Hi there,
/*
1. Calculate difference of setpoint and actual value:
*/
diff=actual-setpoint;
/*
2. Sum up for integral part:
*/
sum+=diff;
/*
You may want to set sum to zero if controller is disabled:
*/
if (0==enabled) sum=0;
/*
You may want to check the sum for limits to prevent numerical underflow.
3. Calc change of diff for derivative part:
*/
deltadiff=diff-olddiff;
olddiff=diff;
/*
4. Now Combine P,I and D parts:
*/
output=kp*diff+ki*sum+kd*deltadiff;
/*
You may want to check output against limits which are reasonable for the controlled device,
e.g. 0-100 percent.
Make sure the above function is carried out periodically.
- - - Updated - - -
The following is a pretty basic C PID controller, but it has worked very well with good stability when tuned correctly. The code doesn't have alot of features and uses a independant gains equation, but you can dress it up or down as much as you want. I just pasted it from another application, adapt as needed. Good Luck.
struct _pid {
int *pv; /*pointer to an integer that contains the process value*/
int *sp; /*pointer to an integer that contains the set point*/
float integral;
float pgain;
float igain;
float dgain;
int deadband;
int last_error;
};
/*----------------------------------------------------------------- -------
pid_init
DESCRIPTION This function initializes the pointers in the _pid structure
to the process variable and the setpoint. *pv and *sp are
integer pointers.
------------------------------------------------------------------- -----*/
void pid_init(a, pv, sp)
struct _pid *a;
int *pv, *sp;
{
a->pv = pv;
a->sp = sp;
}
/*----------------------------------------------------------------- -------
pid_tune
DESCRIPTION Sets the proportional gain (p_gain), integral gain (i_gain),
derivitive gain (d_gain), and the dead band (dead_band) of
a pid control structure _pid.
------------------------------------------------------------------- -----*/
void pid_tune(a, p_gain, i_gain, d_gain, dead_band)
struct _pid *a;
float p_gain, i_gain, d_gain;
int dead_band;
{
a->pgain = p_gain;
a->igain = i_gain;
a->dgain = d_gain;
a->deadband = dead_band;
a->integral=0.0;
a->last_error=0;
}
/*----------------------------------------------------------------- -------
get_gains
DESCRIPTION Returns the gains and dead band in a _pid control structure
in the locations pointed to by the p_gain, i_gain, d_gain,
and dead_band pointers.
ALSO SEE pid_tune
------------------------------------------------------------------- -----*/
void get_gains(a, p_gain, i_gain, d_gain, dead_band)
struct _pid *a;
float *p_gain, *i_gain, *d_gain;
int *dead_band;
{
*p_gain = a->pgain;
*i_gain = a->igain;
*d_gain = a->dgain;
*dead_band = a->deadband;
}
/*----------------------------------------------------------------- -------
pid_setinteg
DESCRIPTION Set a new value for the integral term of the pid equation.
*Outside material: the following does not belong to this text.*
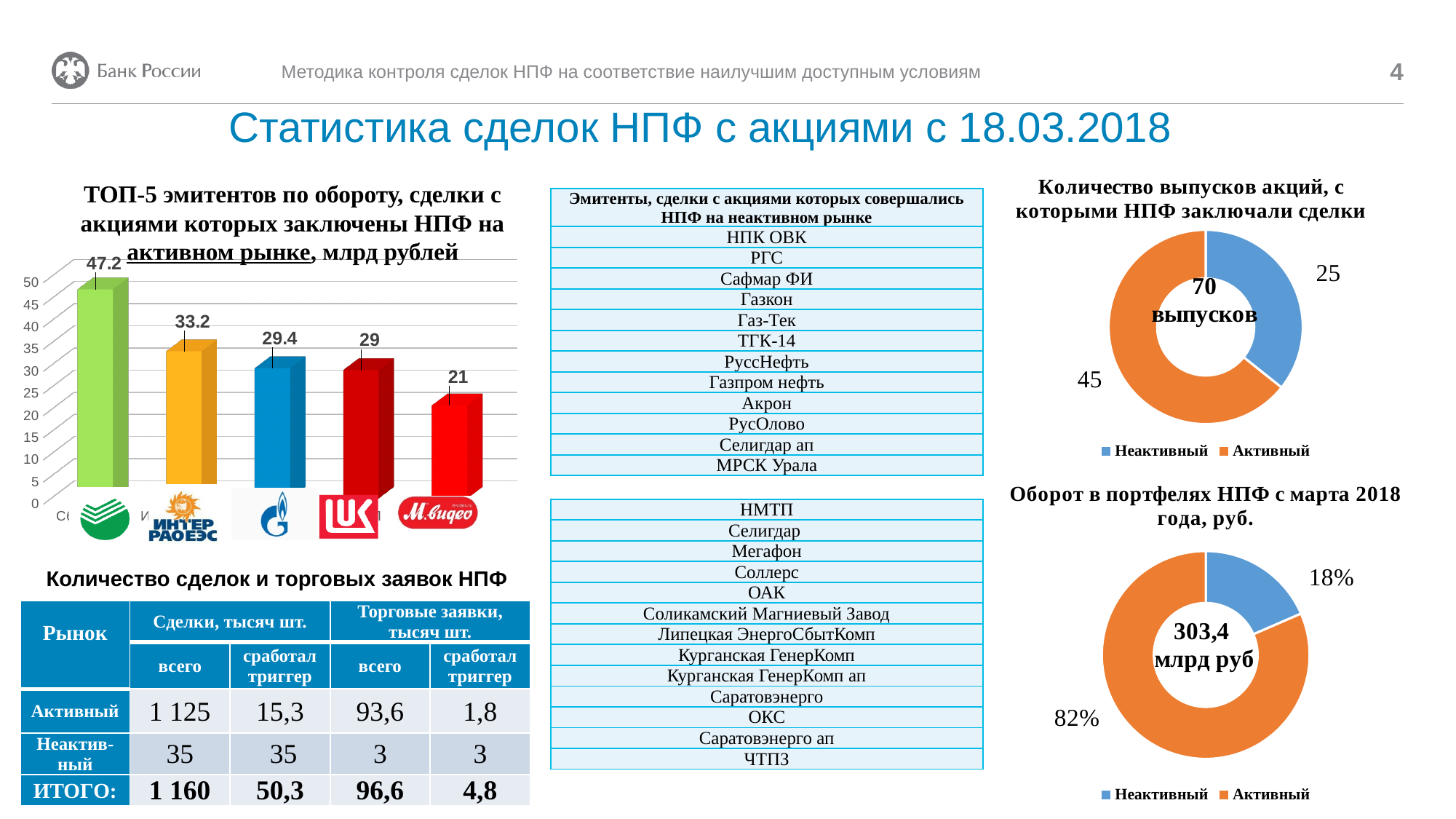
In the doughnut chart 'Оборот в портфелях НПФ с марта 2018 года, руб.', what share does Неактивный have? 18% In the bar chart 'ТОП-5 эмитентов по обороту', what is the difference between the first bar (47.2) and the second bar (33.2)? 14 In the bar chart 'ТОП-5 эмитентов по обороту', what is the value of the shortest (last) bar? 21 How many entries does the legend of the doughnut chart 'Количество выпусков акций, с которыми НПФ заключали сделки' list? 2 In the bar chart 'ТОП-5 эмитентов по обороту', do the values rise or fall from left to right? fall In the doughnut chart 'Оборот в портфелях НПФ с марта 2018 года, руб.', which segment is larger, Активный or Неактивный? Активный In the bar chart 'ТОП-5 эмитентов по обороту', what is the value of the second bar? 33.2 What type of chart is 'ТОП-5 эмитентов по обороту'? bar chart How many bars are shown in the bar chart 'ТОП-5 эмитентов по обороту'? 5 In the doughnut chart 'Количество выпусков акций, с которыми НПФ заключали сделки', what is the value for Активный? 45 In the bar chart 'ТОП-5 эмитентов по обороту', what is the value of the tallest (first) bar? 47.2 In the doughnut chart 'Количество выпусков акций, с которыми НПФ заключали сделки', what is the value for Неактивный? 25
This is useful for setting the initial output of the
pid controller at start up.
------------------------------------------------------------------- -----*/
void pid_setinteg(a,new_integ)
struct _pid *a;
float new_integ;
{
a->integral=new_integ;
a->last_error=0;
}
/*----------------------------------------------------------------- -------
pid_bumpless
DESCRIPTION Bumpless transfer algorithim. When suddenly changing
setpoints, or when restarting the PID equation after an
extended pause, the derivative of the equation can cause
a bump in the controller output. This function will help
smooth out that bump. The process value in *pv should
be the updated just before this function is used.
------------------------------------------------------------------- -----*/
void pid_bumpless(a)
struct _pid *a;
{
a->last_error = *(a->sp) - *(a->pv);
}
/*----------------------------------------------------------------- -------
pid_calc
DESCRIPTION Performs PID calculations for the _pid structure *a. This
function uses the positional form of the pid equation, and
incorporates an integral windup prevention algorithim.
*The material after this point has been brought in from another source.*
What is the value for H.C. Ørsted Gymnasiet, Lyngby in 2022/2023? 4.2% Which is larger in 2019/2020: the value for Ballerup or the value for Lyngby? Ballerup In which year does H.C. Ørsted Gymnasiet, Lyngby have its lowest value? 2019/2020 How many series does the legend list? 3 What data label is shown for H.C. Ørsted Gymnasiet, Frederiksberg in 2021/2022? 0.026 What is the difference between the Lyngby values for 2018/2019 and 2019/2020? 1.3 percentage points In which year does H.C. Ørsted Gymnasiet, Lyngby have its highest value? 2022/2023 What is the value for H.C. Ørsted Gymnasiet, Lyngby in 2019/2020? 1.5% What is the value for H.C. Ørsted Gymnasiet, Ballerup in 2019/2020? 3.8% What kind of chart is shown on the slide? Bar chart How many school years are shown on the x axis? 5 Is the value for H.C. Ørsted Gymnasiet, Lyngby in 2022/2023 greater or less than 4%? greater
Rectangular integration is used, so this function must be
repeated on a consistent time basis for accurate control.
RETURN VALUE The new output value for the pid loop.
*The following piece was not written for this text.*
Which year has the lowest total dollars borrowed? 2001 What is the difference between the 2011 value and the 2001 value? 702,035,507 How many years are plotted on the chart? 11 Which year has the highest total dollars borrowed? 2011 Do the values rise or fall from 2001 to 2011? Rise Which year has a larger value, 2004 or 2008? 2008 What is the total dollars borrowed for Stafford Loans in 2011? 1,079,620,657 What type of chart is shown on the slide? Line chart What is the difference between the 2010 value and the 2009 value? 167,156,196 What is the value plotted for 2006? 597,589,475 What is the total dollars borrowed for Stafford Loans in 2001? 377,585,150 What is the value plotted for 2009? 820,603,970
USAGE #include "control.h"
main() {
struct _pid PID;
int process_variable, set_point;
pid_init(&PID, &process_variable, &set_point);
pid_tune(&PID, 4.3, 0.2, 0.1, 2);
set_point = 500;
pid_setinteg(&PID,30.0);
process_varialbe = read_temp();
pid_bumpless(&PID);
for(;
{
process_variable = read_temp();
output( pid_calc(&PID) );
wait(1.0);
}
}
------------------------------------------------------------------- -----*/
float pid_calc(a)
struct _pid *a;
{
int err;
float pterm, dterm, result, ferror;
err = *(a->sp) - *(a->pv);
if (abs(err) > a->deadband) {
ferror = (float) err; /*do integer to float conversion only once*/
pterm = a->pgain * ferror;
if (pterm > 100 || pterm < -100)
a->integral = 0.0;
else {
a->integral += a->igain * ferror;
if (a->integral > 100.0) a->integral=100.0;
else if (a->integral < 0.0) a->integral=0.0;
}
dterm = (err - a->last_error) * a->dgain;
result = pterm + a->integral + dterm;
}
else result = a->integral;
a->last_error=err;
return (result > 100.0 ? 100.0 : (result < 0.0 ? 0.0 : result));
}